C’est principalement sur les déclarations de l’ex-repenti que s'appuient les accusations d’association de malfaiteurs entre Jacques Mariani et les Faïd. Jeudi, après le couac de son apparition soudaine sur les écrans, Philippe n’a pas semblé trop bouleversé. Même si une rumeur courait qu’une photo de “l’ex-repenti” circulait déjà sur les réseaux sociaux. La présidente , après une longue suspension, et la vérification de tous les portables présents dans la salle annonce le début de l’interrogatoire de l’accusé caché derrière un paravent.
"Oui j'étais un homme de Mariani"
“Oui j'étais un homme de Mariani”, répète t-‘il . Avant de se lancer dans un interminable flux continu de paroles, entrecoupées de courts silences. “Quand je rencontre Rachid Faïd, il me parle comme s’il parlait à Mariani…Le mode opératoire, la rentrée du matériel, et suffisamment d’explosifs pour atteindre la sortie",expose t-il .
Il livre ses commentaires sur sa vie “parallèle” de voyou, affirme qu’on lui passe des commandes: “Rangers, lunettes à vision nocturnes”. “Jacques quand il m’appelle c’est sur Signal…Les recouvrements de dette c’est dur, il faut mettre des coups de pression…Mariani, il sait être convaincant…”, passe de l’extorsion de fonds, au trafic de stupéfiants sans transition, ne s’arrête jamais, énumère ses rendez-vous avec Rachid Faïd.
L’ex-repenti avait expliqué que Rachid Faïd lui avait donné une lettre écrite par son frère Rédoine dans laquelle il sollicitait l’aide financière de Jacques Mariani en échange d’un coup de main pour l’aider à se débarrasser des membres du clan ennemi. “Ces déclarations ne reposent que sur l’imagination ….Jacques Mariani n’a rien à faire dans cette association de malfaiteurs pour ce projet d’évasion à Fresnes”, répète Heidi Dakhlaoui , l’avocat de Jacques Mariani.

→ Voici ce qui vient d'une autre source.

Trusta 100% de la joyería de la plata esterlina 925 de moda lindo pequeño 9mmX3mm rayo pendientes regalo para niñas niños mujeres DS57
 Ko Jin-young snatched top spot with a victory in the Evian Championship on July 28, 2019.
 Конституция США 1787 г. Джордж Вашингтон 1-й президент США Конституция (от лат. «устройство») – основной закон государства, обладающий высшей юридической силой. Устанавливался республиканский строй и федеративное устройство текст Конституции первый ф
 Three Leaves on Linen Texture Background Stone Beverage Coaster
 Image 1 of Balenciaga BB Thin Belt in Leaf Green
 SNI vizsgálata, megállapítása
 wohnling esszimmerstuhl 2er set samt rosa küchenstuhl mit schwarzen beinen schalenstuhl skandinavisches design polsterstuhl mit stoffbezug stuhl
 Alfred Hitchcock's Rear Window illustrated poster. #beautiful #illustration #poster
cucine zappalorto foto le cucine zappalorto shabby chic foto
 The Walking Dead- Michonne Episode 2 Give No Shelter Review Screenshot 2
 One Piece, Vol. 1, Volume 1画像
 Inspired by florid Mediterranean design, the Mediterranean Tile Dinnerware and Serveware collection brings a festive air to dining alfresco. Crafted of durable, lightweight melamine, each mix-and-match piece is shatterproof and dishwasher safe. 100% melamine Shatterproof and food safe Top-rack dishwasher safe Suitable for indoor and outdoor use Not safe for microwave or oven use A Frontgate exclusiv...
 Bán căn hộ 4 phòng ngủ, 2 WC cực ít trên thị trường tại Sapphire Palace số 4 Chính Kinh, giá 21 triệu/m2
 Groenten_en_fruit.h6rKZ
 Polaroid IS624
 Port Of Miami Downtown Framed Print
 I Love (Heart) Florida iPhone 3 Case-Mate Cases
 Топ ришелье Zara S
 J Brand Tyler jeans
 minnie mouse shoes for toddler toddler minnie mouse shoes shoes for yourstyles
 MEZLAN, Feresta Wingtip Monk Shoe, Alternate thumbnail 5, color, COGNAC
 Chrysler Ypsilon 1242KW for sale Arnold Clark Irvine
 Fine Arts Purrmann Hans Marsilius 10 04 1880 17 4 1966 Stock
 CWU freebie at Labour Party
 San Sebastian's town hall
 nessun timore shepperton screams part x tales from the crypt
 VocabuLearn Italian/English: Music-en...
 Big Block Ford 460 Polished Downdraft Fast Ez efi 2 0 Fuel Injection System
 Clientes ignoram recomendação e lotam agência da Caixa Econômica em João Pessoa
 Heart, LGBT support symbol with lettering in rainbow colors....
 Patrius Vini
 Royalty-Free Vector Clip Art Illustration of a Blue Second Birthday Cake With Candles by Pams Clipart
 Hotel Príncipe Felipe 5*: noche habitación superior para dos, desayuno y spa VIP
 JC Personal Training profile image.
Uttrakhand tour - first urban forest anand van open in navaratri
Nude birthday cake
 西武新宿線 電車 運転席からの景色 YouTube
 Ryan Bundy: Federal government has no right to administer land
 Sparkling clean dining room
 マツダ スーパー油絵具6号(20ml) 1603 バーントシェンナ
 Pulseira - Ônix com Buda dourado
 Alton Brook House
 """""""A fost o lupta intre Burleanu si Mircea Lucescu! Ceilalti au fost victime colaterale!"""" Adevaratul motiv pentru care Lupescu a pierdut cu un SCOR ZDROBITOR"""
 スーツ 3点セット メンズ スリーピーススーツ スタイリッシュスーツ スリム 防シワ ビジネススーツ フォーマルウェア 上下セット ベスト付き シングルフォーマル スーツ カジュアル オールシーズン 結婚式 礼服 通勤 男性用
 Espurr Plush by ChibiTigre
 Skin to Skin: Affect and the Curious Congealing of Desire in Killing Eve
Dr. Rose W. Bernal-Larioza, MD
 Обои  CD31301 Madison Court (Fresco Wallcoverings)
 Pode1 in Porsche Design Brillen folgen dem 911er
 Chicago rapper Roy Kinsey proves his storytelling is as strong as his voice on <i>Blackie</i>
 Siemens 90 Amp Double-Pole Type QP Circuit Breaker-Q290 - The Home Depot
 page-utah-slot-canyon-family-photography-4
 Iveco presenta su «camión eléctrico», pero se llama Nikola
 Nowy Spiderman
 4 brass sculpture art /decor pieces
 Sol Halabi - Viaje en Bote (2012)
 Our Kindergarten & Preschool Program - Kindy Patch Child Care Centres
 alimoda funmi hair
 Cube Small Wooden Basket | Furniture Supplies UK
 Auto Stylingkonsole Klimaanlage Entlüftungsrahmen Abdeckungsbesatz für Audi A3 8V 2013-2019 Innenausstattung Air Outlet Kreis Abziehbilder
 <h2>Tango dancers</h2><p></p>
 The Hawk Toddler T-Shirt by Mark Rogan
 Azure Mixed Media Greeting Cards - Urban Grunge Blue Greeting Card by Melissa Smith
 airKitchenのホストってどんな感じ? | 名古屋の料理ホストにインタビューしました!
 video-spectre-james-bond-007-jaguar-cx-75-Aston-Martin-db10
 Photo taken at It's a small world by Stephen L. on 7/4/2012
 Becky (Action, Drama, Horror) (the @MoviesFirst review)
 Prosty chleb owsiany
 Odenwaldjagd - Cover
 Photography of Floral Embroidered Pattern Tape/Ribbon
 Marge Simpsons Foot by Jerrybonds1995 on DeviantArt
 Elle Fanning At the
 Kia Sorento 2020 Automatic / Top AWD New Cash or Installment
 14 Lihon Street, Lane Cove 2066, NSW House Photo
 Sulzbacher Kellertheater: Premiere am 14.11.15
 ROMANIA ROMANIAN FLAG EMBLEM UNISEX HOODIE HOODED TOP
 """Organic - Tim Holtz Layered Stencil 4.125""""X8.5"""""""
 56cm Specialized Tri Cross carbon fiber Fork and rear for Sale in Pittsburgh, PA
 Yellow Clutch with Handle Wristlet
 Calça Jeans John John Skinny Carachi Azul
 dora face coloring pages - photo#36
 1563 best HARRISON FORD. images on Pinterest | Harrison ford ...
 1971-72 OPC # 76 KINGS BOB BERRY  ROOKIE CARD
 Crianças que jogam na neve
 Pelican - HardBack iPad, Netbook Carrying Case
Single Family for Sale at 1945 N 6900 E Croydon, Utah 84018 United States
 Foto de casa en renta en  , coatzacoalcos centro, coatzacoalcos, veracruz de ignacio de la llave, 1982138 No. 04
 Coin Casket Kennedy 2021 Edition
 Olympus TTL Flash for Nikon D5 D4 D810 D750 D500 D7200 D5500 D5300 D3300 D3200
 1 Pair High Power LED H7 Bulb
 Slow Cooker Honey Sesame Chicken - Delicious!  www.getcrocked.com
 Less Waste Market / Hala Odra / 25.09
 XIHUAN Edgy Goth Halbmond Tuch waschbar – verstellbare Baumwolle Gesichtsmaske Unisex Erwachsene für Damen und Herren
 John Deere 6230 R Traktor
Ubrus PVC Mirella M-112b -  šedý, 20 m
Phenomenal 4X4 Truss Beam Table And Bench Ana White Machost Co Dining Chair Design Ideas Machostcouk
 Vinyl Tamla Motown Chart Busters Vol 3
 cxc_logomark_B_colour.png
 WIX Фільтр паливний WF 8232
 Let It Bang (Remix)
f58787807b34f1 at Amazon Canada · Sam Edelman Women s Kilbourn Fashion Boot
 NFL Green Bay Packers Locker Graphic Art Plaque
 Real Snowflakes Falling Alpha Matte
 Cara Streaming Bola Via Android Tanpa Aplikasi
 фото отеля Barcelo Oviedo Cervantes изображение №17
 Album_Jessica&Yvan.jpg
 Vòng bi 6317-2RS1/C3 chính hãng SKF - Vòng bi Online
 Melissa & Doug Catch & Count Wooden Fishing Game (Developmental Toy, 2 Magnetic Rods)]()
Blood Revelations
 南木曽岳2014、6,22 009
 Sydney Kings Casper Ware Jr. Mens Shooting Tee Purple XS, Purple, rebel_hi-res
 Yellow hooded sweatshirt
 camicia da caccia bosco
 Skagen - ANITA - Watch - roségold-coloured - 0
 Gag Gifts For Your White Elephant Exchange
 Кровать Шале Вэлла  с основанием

Au bout d'une heure trente de déclaration spontanée, Philippe s'arrête. Sa déclaration devait se poursuivre le lendemain. Mais vendredi matin, Me Clarisse Serre, son avocate a déclaré ne pas pouvoir poursuivre l'interrogatoire en raison des incidents de la veille. Le procès reprend lundi. Les interrogatoires de l’ex-repenti et de Jacques Mariani pourraient jeudi et vendredi.